Here are a few figures that show how much more we are producing in a few years. What a story the figures would tell if we had them for five centuries! These figures are from the government's report at the Louisiana purchase Exposition.
This will interest the farmer. With the new inventions the farmer raised eleven times more barley in 1896 than he did in 1830. Does he live eleven times better?
In 1895 he raised 3 times more cotton than in 1841. Is the cotton grower of the South 3 times richer than before the Civil War?
In 1896 he raised 10 times more wheat than he did 60 years before. Has his condition improved ten fold in this period?
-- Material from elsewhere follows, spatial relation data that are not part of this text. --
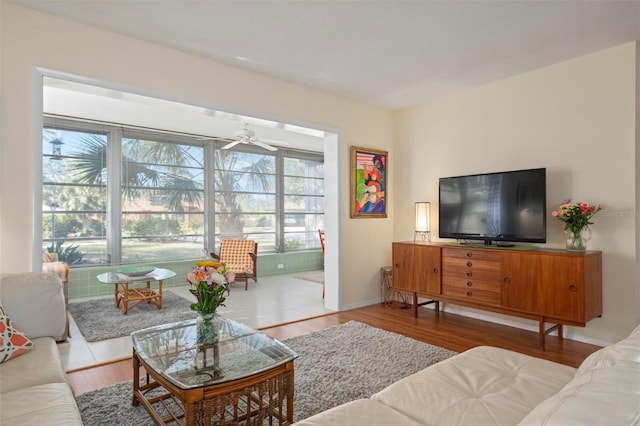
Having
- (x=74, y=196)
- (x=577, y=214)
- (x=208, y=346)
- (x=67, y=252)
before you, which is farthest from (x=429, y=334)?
(x=74, y=196)

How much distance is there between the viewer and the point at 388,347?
3.26m

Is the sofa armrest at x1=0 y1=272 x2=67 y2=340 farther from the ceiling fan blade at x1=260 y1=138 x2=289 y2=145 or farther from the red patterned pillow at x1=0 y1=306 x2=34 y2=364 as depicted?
the ceiling fan blade at x1=260 y1=138 x2=289 y2=145

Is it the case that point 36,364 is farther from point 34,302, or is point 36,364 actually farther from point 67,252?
point 67,252

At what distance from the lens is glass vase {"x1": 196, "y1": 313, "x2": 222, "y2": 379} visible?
5.99ft

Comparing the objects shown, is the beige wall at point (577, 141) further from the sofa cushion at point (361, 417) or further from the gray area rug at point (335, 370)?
the sofa cushion at point (361, 417)

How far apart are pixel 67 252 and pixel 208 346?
4.73 metres

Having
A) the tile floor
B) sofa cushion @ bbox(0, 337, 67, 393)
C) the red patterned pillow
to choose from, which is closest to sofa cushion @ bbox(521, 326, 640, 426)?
sofa cushion @ bbox(0, 337, 67, 393)

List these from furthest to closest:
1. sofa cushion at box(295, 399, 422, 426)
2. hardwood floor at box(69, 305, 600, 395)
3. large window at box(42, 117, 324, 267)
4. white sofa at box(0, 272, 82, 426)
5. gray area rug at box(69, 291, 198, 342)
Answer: large window at box(42, 117, 324, 267) < gray area rug at box(69, 291, 198, 342) < hardwood floor at box(69, 305, 600, 395) < white sofa at box(0, 272, 82, 426) < sofa cushion at box(295, 399, 422, 426)

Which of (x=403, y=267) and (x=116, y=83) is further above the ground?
(x=116, y=83)

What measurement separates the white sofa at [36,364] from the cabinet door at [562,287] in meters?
3.53

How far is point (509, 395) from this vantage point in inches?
58.1

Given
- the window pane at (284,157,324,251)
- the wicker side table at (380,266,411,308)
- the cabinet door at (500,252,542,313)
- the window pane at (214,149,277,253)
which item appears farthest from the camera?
the window pane at (284,157,324,251)

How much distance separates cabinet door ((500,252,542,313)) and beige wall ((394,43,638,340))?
532mm

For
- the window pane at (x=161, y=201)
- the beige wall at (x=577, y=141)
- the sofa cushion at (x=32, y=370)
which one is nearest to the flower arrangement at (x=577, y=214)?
the beige wall at (x=577, y=141)
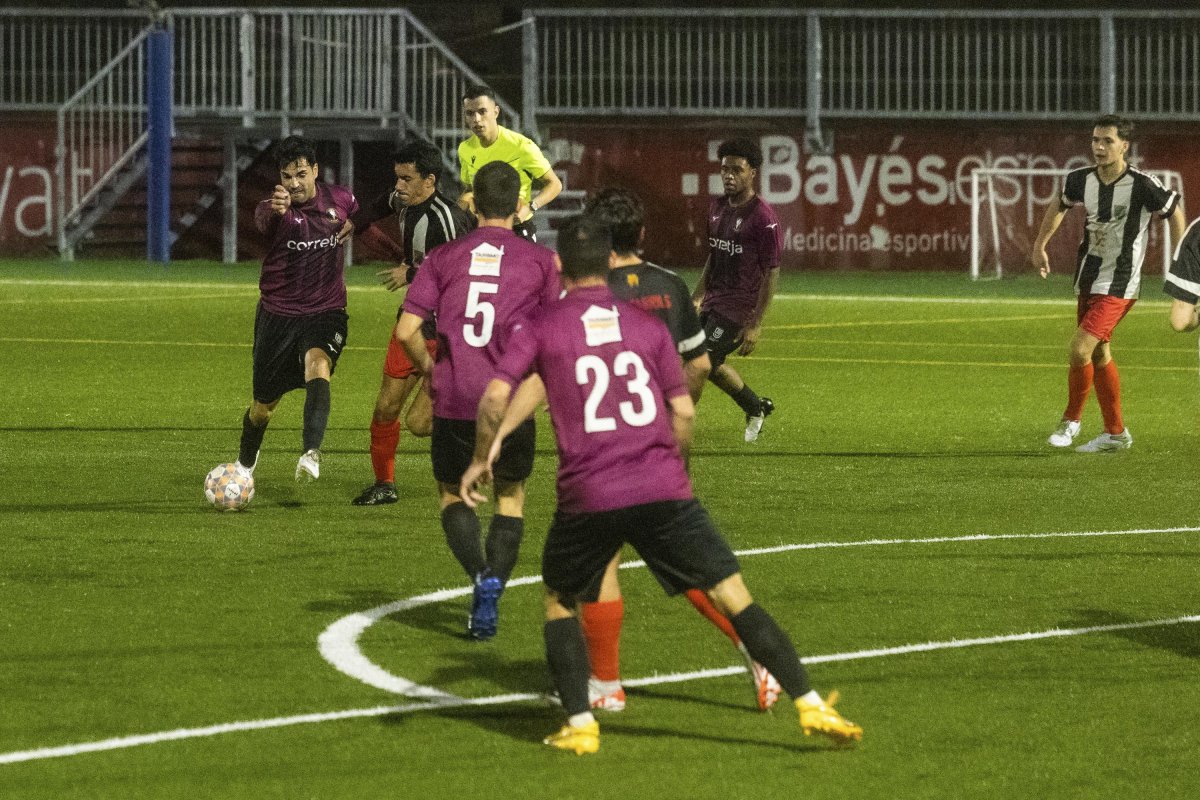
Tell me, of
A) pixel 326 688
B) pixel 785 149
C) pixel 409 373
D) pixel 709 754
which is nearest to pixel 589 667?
pixel 709 754

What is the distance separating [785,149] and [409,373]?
868 inches

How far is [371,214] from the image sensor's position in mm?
12133

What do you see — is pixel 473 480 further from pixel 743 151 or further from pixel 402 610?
pixel 743 151

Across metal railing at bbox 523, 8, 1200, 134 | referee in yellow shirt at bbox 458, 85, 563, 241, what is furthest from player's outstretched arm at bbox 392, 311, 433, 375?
metal railing at bbox 523, 8, 1200, 134

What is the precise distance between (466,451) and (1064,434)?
6.65m

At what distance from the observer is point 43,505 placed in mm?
11203

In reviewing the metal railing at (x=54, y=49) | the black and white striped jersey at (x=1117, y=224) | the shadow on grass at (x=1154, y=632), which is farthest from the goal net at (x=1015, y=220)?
the shadow on grass at (x=1154, y=632)

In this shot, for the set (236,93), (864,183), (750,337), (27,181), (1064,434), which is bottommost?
(1064,434)

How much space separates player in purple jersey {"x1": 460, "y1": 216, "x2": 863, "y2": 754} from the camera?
6.29 m

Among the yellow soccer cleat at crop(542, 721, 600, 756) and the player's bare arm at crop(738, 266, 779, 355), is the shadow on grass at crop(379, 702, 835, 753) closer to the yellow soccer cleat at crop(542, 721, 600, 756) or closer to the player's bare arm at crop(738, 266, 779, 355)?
the yellow soccer cleat at crop(542, 721, 600, 756)

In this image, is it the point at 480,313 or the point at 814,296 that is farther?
the point at 814,296

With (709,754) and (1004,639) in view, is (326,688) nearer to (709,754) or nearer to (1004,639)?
(709,754)

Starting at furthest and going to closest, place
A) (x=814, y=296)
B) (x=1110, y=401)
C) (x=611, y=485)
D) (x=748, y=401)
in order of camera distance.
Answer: (x=814, y=296), (x=748, y=401), (x=1110, y=401), (x=611, y=485)

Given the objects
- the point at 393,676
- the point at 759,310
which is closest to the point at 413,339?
the point at 393,676
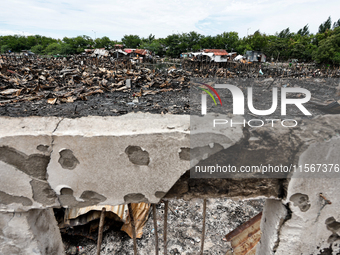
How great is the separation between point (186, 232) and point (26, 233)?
7.41 ft

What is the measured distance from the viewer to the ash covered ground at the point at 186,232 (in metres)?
2.77

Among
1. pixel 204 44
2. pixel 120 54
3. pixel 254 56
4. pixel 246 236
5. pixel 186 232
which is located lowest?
pixel 186 232

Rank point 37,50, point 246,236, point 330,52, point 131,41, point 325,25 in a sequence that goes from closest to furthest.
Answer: point 246,236
point 330,52
point 37,50
point 131,41
point 325,25

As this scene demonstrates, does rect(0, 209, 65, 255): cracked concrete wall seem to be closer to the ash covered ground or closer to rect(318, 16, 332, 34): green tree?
the ash covered ground

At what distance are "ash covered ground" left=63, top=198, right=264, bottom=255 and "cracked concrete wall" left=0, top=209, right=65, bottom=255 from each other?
1.52 m

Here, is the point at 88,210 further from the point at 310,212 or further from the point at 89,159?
the point at 310,212

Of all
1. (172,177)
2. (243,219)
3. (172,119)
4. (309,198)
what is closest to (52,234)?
(172,177)

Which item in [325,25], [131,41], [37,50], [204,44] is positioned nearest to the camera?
[37,50]

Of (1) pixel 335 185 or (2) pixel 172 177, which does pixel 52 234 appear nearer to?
(2) pixel 172 177

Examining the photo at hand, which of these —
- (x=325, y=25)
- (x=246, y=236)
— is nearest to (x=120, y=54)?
(x=246, y=236)

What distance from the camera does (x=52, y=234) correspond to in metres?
1.60

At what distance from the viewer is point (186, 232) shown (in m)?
3.01

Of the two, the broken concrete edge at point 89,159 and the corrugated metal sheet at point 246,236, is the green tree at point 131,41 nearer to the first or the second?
the corrugated metal sheet at point 246,236

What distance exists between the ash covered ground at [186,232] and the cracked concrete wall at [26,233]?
1519 millimetres
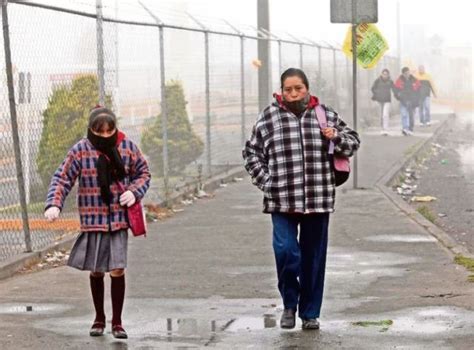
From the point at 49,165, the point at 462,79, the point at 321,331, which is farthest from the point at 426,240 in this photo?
the point at 462,79

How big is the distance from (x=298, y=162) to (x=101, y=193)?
1206mm

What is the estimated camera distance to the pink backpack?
8789mm

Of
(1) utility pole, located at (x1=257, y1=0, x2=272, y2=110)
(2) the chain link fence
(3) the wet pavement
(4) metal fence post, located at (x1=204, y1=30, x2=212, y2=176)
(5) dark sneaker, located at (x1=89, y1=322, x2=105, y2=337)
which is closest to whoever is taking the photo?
(5) dark sneaker, located at (x1=89, y1=322, x2=105, y2=337)

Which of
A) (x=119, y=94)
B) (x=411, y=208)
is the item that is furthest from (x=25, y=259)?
(x=411, y=208)

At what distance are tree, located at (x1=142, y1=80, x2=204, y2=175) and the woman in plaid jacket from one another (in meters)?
9.43

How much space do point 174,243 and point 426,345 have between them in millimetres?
5469

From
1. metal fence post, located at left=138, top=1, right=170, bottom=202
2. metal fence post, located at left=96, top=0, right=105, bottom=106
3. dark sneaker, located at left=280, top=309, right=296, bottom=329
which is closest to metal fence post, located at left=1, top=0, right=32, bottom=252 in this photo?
metal fence post, located at left=96, top=0, right=105, bottom=106

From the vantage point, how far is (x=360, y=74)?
38750 mm

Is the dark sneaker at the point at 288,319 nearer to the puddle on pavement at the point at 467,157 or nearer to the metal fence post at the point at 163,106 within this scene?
the metal fence post at the point at 163,106

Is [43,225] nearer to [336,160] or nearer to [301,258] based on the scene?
[301,258]

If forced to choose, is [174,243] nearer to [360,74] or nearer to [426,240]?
[426,240]

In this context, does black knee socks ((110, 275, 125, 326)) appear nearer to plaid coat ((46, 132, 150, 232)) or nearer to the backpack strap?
plaid coat ((46, 132, 150, 232))

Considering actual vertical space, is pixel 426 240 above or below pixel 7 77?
below

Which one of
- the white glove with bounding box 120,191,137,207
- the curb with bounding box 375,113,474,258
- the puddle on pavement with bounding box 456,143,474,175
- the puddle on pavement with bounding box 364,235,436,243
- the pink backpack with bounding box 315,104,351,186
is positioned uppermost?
the pink backpack with bounding box 315,104,351,186
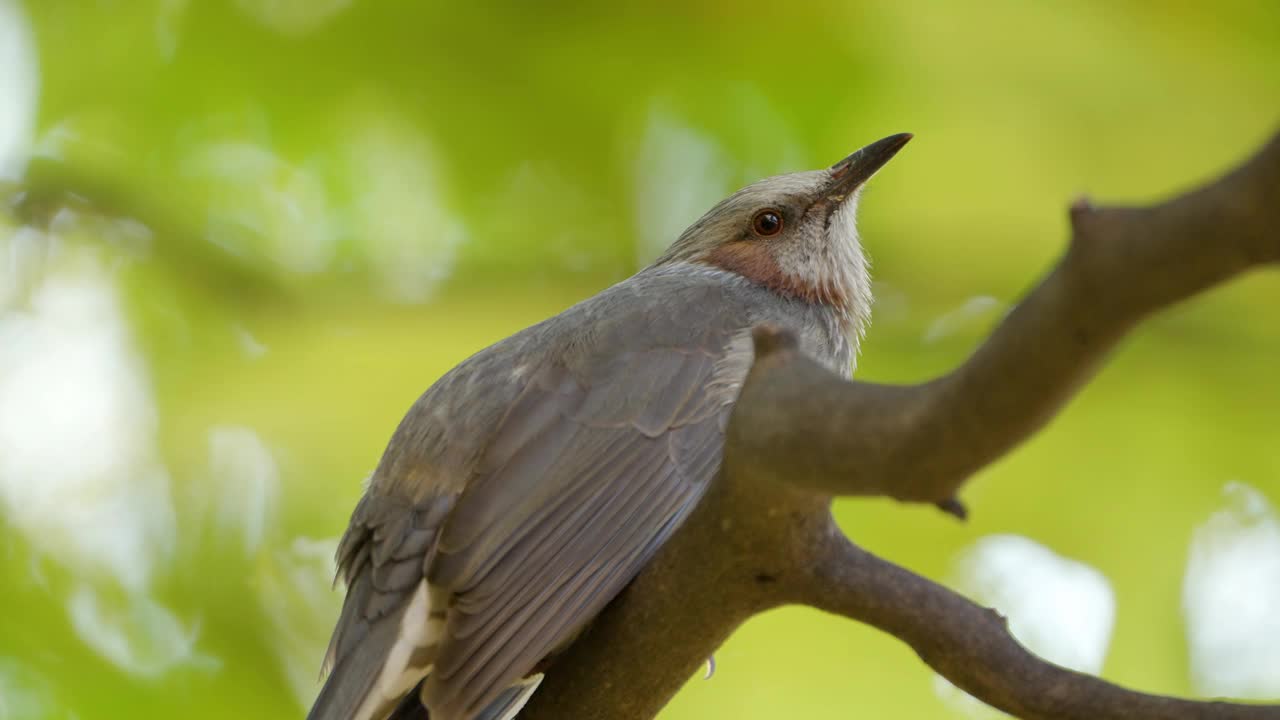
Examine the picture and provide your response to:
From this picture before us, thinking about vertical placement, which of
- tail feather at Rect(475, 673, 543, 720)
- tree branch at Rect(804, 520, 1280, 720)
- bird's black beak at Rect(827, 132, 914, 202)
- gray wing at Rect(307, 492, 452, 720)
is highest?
bird's black beak at Rect(827, 132, 914, 202)

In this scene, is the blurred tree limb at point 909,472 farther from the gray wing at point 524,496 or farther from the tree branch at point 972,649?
the gray wing at point 524,496

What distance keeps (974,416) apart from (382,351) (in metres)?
3.92

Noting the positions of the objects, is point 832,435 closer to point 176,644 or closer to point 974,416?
point 974,416

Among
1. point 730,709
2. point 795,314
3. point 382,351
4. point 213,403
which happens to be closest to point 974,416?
point 795,314

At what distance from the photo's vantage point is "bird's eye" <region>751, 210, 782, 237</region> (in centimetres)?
499

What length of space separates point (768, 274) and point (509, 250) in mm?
1447

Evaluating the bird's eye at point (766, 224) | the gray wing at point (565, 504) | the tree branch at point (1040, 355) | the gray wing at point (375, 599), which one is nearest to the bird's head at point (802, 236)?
the bird's eye at point (766, 224)

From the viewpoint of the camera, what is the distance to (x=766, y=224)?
500 centimetres

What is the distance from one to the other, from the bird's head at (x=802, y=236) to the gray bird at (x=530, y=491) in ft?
0.99

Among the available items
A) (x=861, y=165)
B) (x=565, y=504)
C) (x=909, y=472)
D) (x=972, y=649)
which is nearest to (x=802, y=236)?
(x=861, y=165)

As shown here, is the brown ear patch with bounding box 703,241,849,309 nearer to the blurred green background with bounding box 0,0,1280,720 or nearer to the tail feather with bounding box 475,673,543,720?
the blurred green background with bounding box 0,0,1280,720

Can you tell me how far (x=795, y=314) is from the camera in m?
4.61

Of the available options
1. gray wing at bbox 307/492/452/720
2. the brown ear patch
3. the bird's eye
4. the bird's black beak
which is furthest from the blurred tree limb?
the bird's black beak

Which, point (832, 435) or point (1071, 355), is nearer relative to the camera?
point (1071, 355)
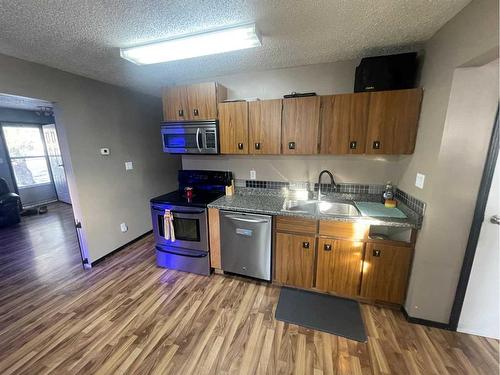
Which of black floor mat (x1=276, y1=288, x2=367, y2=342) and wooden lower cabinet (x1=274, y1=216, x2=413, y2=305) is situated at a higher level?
wooden lower cabinet (x1=274, y1=216, x2=413, y2=305)

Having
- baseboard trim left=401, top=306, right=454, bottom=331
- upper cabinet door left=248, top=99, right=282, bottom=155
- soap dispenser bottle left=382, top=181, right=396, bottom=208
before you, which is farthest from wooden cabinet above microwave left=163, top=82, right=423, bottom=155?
baseboard trim left=401, top=306, right=454, bottom=331

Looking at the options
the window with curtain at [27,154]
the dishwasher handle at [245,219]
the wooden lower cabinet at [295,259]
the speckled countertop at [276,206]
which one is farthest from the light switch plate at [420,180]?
the window with curtain at [27,154]

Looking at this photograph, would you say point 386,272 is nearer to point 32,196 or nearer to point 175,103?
point 175,103

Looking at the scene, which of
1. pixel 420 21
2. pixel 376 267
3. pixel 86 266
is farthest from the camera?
pixel 86 266

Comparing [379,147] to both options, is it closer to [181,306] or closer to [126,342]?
[181,306]

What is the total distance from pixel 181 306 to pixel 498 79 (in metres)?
3.17

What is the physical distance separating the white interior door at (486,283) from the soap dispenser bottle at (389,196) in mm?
666

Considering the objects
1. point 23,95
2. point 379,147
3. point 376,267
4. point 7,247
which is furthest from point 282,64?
point 7,247

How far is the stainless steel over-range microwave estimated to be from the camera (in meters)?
2.44

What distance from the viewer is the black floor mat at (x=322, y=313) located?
1.81 m

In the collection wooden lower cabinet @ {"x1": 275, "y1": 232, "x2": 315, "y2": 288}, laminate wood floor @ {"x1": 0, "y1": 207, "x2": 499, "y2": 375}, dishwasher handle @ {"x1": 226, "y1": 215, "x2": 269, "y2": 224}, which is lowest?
laminate wood floor @ {"x1": 0, "y1": 207, "x2": 499, "y2": 375}

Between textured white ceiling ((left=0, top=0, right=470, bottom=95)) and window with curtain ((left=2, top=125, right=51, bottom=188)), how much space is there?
438 cm

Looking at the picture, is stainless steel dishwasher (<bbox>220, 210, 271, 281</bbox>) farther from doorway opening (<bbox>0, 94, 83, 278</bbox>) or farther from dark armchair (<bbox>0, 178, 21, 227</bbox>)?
dark armchair (<bbox>0, 178, 21, 227</bbox>)

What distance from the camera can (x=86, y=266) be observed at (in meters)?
2.78
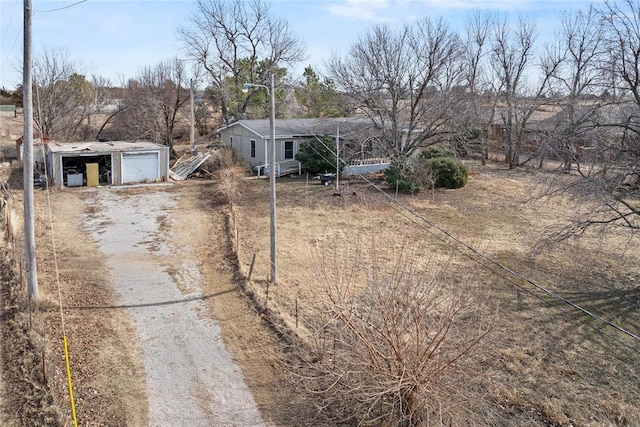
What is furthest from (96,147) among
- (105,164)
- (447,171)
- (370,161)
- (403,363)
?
(403,363)

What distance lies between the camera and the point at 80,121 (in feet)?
112

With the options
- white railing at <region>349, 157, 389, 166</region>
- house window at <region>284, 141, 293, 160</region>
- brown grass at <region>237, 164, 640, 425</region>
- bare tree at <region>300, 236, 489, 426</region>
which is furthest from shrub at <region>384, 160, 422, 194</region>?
bare tree at <region>300, 236, 489, 426</region>

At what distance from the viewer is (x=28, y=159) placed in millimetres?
9977

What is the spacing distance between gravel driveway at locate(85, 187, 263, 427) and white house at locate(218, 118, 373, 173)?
10.9 m

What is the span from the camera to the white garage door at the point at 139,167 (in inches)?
931

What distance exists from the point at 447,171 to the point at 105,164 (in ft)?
53.2

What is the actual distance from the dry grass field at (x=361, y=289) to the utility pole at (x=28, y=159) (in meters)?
0.74

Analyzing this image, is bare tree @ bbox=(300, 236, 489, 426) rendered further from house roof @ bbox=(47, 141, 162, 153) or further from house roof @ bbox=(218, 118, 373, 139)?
house roof @ bbox=(218, 118, 373, 139)

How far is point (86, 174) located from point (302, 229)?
12.0 metres

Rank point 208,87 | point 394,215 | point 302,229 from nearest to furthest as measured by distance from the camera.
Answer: point 302,229
point 394,215
point 208,87

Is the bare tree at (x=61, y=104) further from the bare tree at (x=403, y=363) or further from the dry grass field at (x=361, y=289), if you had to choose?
the bare tree at (x=403, y=363)

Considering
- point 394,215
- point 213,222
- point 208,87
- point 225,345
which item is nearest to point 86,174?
point 213,222

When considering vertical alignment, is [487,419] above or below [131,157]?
below

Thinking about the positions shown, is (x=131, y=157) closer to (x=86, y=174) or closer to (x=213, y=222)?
(x=86, y=174)
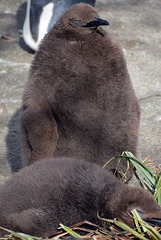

Your experience gives the answer to these questions. You know that the successful farmer is the man who could not tell the difference between a plow and a phonograph. The successful farmer is a man like Joe Leiter who gambles in wheat, who corners it, and holds up a nation until bread riots threaten revolution.
Here is something for the wage worker. In making the delicate machinery of watches the worker in 1896 produced 17 times more than he did in 1862. Does the watch maker live on the boulevards and spend his vacation in Europe?
In printing and folding newspapers the worker produced 20 times more in 1895 than he did a few years before. Have you known any millionaire printers or pressmen?
In lithographing the worker produced 25 times more in 1896 than he did in 1867. Are all lithographers rich men?
Bear in mind that these are only a few illustrations among many and instead of the figures indicating the progress of five centuries they refer to a period of less than one century. They give some idea of our enormous increased power for producing wealth.